CS/MATH/STAT:4740 Large Data Analysis 3 s.h. A project based course
MAIN INSTRUCTOR: Prof. Suely Oliveira.
GUEST LECURES: Prof David Stewart, Prof Isabel Darcy, Prof Kate Cowles.

This course is required for the award of the Large Data Analysis certificate.
--------------------------------------------------------------------------------------------------------------------------------------
Any student with the prerequisites is welcome.

Pre-requisites: CS:1210 and Math 2700 and STAT2010 (or STAT2020).

1)  Students will need to put a request for an exception to use MATH 2550 instead of MATH 2700. Please fill out  an "In Progress Transfer Work” form on your ISIS account, and give MATH 2550 as the reason.

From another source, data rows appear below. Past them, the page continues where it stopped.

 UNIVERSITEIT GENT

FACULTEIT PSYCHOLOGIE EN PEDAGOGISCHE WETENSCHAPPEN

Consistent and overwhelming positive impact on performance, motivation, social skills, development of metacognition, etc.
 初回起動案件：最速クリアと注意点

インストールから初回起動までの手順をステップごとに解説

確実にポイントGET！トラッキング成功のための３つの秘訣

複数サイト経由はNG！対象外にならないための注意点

2) Students will need to put a request for an exception to use  ENGR 2730 instead of CS1210. Please fill out  an "In Progress Transfer Work” form on your ISIS account, and give ENGR 2730 as the reason.
---------------------------------------------------------------------------------------------------------------------------

SUMMARY:It includes a review of concepts taught in other classes necessary for projects in this class. It is usually taken in your senior year but can be taken before. I also works as beginning graduate class in informatics. Emphasis will be given to programming and the mathematics behind the methods.

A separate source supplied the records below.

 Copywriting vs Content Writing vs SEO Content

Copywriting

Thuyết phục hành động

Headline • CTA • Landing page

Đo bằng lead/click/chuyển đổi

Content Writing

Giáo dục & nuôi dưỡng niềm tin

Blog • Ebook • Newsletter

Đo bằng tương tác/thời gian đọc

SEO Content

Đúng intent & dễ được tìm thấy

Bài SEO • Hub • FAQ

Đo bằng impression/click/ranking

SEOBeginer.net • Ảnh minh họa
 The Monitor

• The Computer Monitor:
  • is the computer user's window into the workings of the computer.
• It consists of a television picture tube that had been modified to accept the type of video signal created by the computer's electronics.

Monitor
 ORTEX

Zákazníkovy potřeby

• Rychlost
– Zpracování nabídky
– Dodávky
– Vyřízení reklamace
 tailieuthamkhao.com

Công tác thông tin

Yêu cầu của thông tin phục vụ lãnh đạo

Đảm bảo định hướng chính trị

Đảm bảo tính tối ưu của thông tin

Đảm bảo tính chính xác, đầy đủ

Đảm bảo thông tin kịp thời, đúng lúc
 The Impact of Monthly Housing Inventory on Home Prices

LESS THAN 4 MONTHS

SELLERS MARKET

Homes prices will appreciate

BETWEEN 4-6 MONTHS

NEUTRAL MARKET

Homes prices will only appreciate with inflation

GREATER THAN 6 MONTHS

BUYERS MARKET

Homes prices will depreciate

CATALOG DESCRIPTION: Current areas that deal with problem of Big Data; techniques from computer science, mathematics, statistics; high performance and parallel computing, matrix techniques, cluster analysis, visualization; variety of applications including Google PageRank, seismology, Netflix-type problems, weather forecasting; fusion of data with simulation; projects.
TARGET AUDIENCE: This course reaches a broad audience at the University of Iowa, including those not in the computer or information sciences. In this class, concepts of statistics, matrix analysis, and parallel algorithms are reviewed or introduced. Students will work on projects for half of the semester.  This course is a requirement for students in the undergraduate certificate in Large Data Analysis. It can also be used as a beginning graduate class, including for students in other certificates involving Data or Network Sciences.

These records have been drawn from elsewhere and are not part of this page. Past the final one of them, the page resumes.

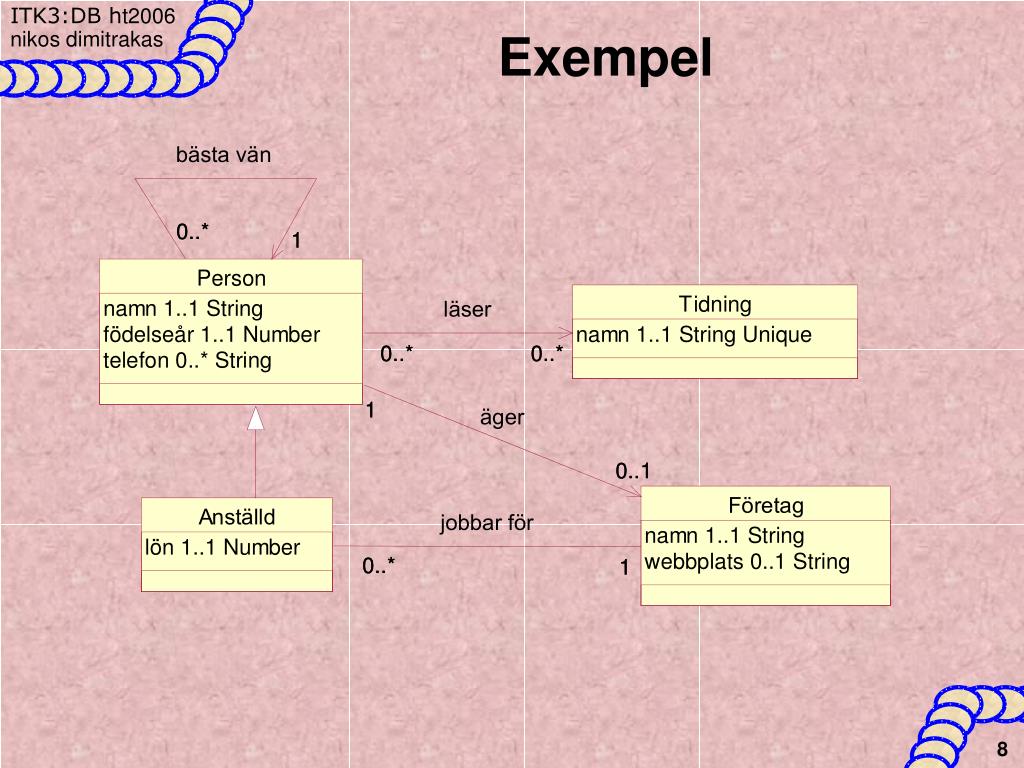 ITK3:DB ht2006
nikos dimitrakas

Exempel

bästa vän

0..*

1

Person

namn 1..1 String
födelseår 1..1 Number
telefon 0..* String

läser

0..*

0..*

Tidning

namn 1..1 String Unique

1

äger

0..1

Anställd

lön 1..1 Number

jobbar för

0..*

1

Företag

namn 1..1 String
webbplats 0..1 String

8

GOAL: While other classes on campus cover how to use existing methods in this areas. The main  goal of this course is to enable the student to be able to develop new computational and analytical tools for dealing with Data when tackling new problems.

TOPICS COVERED:
  1. Introduction and Overview
  2. Programming Languages: Python and R Review
  3. Visualization
  4. Statistical Issues
  5. Clustering and Classification
  6. Matrix Methods 
  7. Topological Data Analysis
  8. Computational Issues: MapReduce, parallel and memory issues.